■ Exercise ■
Find every row below that contains the string "strap" and copy each of those rows in full. Count a match only when the capital and lowercase letters are the same.

'''

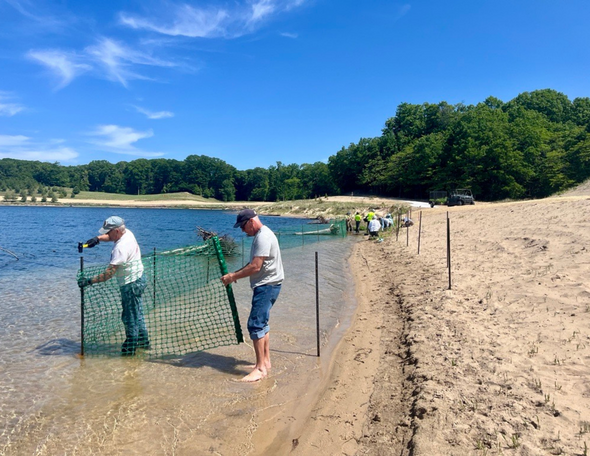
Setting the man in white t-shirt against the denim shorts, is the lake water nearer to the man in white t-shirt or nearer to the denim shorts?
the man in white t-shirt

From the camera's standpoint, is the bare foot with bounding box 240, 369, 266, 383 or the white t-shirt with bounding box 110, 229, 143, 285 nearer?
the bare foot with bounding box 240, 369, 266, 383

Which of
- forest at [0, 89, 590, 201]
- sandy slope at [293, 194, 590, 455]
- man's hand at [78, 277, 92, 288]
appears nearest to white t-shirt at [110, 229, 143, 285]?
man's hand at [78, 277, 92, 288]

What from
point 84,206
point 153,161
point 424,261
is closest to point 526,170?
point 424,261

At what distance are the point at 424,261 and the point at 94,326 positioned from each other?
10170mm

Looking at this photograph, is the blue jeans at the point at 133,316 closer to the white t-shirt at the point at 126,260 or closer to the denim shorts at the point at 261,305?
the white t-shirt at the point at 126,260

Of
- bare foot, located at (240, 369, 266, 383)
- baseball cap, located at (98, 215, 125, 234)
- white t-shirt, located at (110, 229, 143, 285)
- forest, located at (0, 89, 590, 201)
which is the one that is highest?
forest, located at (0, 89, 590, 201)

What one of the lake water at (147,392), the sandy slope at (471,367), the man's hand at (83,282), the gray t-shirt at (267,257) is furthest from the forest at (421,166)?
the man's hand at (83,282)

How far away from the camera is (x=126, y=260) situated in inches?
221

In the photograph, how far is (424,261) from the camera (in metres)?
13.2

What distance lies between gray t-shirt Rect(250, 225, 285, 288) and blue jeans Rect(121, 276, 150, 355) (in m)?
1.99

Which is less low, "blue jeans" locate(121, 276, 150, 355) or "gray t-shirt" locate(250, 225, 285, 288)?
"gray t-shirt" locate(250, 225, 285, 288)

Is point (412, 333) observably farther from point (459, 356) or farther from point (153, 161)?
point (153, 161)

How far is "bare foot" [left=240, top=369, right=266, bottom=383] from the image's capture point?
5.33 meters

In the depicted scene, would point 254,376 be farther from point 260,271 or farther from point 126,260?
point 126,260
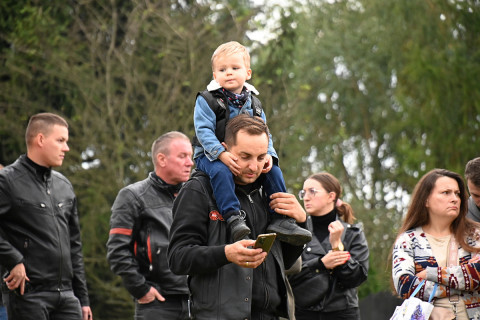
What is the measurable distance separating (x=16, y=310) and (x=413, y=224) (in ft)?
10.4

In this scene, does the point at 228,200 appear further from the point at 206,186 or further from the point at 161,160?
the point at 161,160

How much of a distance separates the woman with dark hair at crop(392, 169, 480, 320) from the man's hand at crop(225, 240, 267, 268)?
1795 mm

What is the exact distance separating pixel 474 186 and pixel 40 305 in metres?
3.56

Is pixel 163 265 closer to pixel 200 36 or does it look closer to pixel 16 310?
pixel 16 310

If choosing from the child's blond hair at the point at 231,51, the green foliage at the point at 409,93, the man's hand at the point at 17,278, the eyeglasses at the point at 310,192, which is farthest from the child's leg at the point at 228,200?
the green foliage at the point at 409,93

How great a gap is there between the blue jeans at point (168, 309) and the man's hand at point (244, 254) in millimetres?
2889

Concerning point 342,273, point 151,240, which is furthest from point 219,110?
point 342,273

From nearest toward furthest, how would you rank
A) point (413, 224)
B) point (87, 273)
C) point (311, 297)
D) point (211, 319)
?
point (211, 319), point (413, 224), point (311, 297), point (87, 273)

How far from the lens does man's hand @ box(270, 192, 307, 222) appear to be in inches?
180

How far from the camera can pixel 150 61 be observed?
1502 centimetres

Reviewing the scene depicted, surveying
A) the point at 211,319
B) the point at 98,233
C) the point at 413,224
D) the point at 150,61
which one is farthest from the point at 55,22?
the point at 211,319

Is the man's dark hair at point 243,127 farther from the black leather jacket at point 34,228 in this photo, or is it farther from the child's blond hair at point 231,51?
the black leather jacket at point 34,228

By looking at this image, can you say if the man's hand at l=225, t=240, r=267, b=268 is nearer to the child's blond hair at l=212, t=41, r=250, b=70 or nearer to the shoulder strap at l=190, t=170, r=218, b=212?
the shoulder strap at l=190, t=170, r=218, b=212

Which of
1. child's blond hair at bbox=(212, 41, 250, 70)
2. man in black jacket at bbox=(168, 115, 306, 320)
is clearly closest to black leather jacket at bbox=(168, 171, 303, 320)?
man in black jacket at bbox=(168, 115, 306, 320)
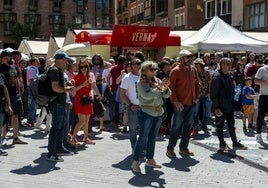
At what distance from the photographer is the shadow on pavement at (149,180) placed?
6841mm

'''
'''

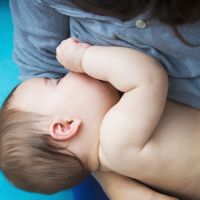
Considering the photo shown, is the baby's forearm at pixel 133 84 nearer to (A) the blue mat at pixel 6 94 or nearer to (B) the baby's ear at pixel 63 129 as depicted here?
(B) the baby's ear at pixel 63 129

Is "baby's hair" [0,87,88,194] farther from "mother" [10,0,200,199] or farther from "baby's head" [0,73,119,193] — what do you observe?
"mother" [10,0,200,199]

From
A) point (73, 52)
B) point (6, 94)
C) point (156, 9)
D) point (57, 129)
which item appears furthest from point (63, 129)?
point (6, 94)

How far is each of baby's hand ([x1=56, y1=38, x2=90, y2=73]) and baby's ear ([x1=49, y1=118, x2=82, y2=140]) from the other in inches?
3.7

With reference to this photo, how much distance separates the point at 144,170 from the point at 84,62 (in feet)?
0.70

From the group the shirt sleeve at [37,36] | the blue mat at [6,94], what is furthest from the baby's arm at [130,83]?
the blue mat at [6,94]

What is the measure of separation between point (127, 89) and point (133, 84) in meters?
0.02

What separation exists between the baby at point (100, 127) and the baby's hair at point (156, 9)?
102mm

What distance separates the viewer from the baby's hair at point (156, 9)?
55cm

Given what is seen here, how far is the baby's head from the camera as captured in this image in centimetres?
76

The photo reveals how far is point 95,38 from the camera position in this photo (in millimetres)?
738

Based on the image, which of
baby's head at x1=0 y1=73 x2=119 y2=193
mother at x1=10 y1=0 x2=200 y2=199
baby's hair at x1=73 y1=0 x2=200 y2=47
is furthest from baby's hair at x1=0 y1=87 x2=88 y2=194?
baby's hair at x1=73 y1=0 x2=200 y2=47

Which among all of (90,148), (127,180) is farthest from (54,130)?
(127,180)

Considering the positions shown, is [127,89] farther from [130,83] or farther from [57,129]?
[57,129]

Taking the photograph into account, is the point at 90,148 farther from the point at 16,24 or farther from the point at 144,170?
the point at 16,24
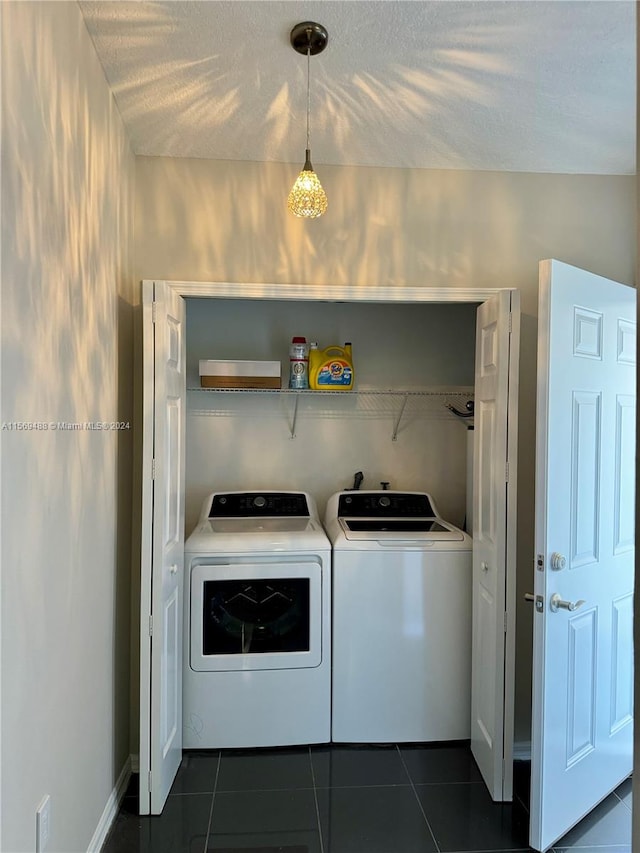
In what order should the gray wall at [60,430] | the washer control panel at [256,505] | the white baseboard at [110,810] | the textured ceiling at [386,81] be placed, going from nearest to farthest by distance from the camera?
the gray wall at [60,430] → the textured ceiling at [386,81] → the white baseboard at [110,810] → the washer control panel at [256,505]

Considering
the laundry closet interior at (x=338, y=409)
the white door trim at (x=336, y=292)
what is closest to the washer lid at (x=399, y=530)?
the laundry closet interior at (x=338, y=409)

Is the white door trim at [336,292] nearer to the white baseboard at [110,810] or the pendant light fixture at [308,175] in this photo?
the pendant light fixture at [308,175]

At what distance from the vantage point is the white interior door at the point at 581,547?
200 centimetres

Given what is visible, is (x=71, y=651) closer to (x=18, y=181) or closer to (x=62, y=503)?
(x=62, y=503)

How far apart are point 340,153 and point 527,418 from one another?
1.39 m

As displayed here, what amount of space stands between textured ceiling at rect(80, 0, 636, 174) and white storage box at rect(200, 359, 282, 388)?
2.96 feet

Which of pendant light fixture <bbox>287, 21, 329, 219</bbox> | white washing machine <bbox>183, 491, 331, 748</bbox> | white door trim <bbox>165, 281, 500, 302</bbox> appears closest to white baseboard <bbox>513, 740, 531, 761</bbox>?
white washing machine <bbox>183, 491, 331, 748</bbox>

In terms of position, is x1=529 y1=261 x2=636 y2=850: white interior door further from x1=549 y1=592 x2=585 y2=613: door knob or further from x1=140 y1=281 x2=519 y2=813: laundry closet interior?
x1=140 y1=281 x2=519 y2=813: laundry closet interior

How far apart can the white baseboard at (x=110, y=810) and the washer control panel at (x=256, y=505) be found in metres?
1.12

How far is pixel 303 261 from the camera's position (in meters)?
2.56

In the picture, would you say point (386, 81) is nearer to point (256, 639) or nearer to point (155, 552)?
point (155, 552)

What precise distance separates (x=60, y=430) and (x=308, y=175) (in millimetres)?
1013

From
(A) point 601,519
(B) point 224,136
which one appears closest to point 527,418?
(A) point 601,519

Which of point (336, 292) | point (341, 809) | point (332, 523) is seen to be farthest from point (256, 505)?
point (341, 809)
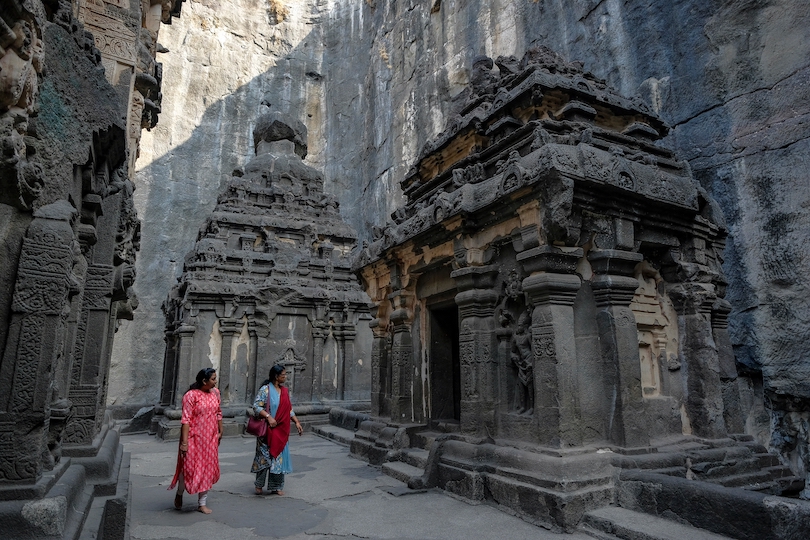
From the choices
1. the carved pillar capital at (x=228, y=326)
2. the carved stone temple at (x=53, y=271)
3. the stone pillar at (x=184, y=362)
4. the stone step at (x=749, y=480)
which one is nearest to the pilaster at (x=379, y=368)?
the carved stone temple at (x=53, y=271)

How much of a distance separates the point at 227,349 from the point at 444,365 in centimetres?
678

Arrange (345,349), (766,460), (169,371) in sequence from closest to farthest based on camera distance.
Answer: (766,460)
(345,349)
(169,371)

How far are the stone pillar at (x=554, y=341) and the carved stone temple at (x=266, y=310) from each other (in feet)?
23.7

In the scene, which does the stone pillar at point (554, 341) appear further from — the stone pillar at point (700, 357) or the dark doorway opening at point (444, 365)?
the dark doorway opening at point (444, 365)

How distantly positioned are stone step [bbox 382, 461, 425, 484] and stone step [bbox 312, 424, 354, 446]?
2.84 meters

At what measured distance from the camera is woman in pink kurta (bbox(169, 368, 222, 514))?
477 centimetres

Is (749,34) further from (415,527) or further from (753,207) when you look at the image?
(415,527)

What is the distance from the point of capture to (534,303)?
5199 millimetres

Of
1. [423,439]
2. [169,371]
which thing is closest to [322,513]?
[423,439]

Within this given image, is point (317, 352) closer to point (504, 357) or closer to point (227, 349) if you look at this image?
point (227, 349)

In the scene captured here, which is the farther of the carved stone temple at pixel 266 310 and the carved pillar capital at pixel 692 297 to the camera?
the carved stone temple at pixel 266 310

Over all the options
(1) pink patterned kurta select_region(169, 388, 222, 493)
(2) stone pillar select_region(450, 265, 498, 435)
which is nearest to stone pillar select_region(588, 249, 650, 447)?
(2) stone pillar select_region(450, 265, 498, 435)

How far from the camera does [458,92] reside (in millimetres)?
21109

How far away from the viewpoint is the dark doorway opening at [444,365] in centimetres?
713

'''
'''

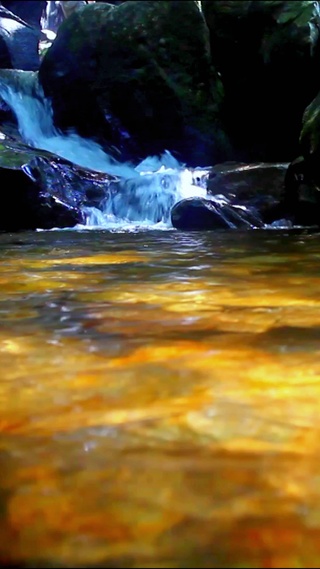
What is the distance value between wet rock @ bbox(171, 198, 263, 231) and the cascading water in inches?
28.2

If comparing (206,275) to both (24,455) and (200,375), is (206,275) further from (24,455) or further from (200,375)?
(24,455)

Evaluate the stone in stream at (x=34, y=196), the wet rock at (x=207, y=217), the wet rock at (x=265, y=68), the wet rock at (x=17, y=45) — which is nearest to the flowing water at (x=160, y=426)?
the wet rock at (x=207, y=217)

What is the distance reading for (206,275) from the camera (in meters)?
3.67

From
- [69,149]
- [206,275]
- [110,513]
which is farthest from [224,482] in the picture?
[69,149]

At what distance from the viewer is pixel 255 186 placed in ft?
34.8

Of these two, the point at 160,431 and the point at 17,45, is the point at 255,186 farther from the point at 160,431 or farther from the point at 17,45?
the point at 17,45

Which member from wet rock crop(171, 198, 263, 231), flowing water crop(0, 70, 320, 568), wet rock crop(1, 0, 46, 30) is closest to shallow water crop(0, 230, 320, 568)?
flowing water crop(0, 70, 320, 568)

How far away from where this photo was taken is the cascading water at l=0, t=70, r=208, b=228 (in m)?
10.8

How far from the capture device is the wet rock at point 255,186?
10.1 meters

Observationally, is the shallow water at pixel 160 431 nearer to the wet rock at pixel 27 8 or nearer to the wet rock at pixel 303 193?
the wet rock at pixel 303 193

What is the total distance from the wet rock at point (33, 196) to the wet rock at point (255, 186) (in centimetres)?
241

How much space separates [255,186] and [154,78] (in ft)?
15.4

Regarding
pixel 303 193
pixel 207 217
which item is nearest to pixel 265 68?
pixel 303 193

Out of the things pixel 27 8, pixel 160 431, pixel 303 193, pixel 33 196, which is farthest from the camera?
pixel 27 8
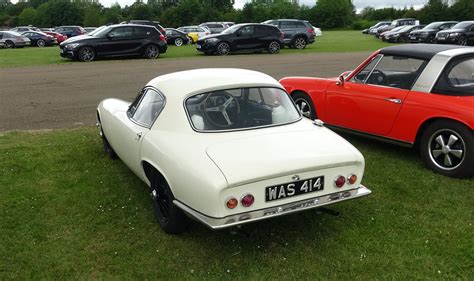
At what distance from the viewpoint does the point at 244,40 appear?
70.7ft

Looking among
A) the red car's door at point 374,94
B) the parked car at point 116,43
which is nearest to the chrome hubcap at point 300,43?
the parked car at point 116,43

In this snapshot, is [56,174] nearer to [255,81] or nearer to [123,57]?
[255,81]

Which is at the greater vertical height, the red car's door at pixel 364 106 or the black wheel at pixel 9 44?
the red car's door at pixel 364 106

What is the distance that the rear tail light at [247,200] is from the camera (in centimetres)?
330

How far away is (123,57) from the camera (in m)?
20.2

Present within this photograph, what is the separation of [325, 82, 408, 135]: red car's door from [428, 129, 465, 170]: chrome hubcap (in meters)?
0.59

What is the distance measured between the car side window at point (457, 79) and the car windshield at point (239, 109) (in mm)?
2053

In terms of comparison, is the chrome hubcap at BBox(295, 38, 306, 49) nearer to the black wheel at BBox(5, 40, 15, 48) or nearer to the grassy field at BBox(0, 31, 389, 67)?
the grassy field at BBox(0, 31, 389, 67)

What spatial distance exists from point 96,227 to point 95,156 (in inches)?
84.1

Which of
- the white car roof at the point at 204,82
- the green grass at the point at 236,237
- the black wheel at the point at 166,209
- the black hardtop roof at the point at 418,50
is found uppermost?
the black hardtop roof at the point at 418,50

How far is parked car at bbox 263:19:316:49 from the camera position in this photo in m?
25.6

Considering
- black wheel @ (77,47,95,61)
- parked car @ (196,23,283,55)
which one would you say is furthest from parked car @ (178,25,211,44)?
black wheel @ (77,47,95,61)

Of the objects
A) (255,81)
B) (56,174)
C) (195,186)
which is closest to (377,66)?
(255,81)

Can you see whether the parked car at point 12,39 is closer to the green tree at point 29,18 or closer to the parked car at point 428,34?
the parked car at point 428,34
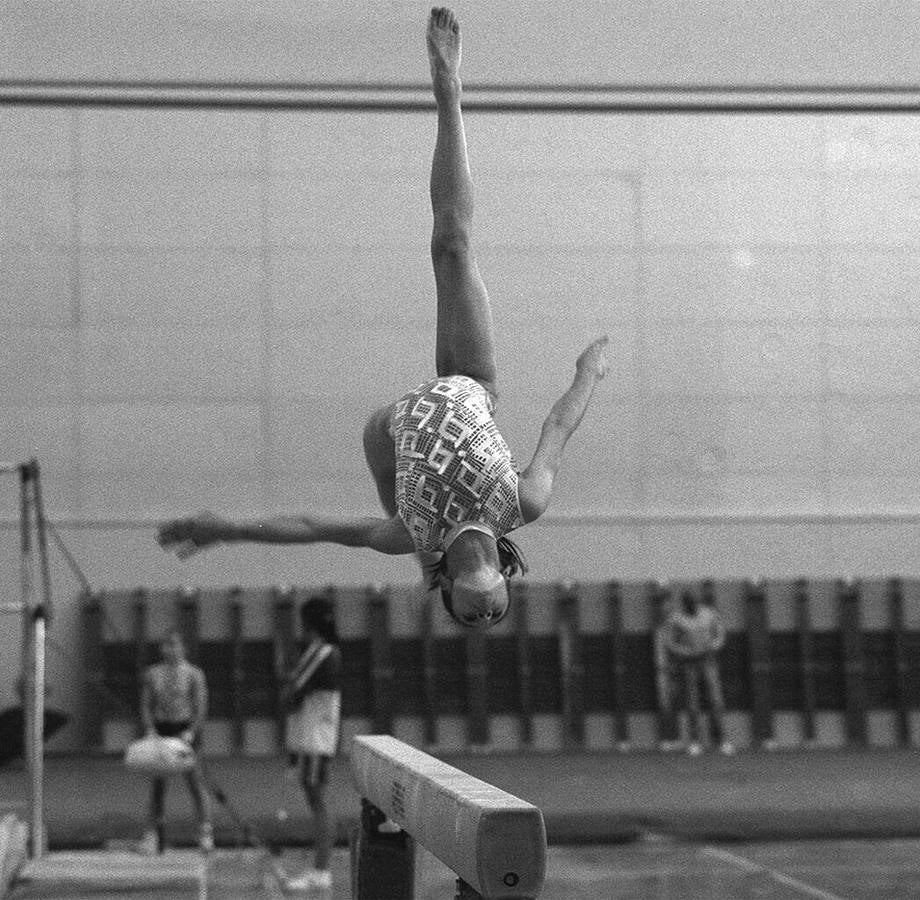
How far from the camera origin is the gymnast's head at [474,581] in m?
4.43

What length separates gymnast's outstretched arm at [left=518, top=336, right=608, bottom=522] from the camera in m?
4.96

'''

■ Expected answer ■
By looking at this image, can you say if the man's hand at l=225, t=240, r=267, b=268 is nearer to the child's blond hair at l=212, t=41, r=250, b=70 or nearer to the shoulder strap at l=190, t=170, r=218, b=212?
the shoulder strap at l=190, t=170, r=218, b=212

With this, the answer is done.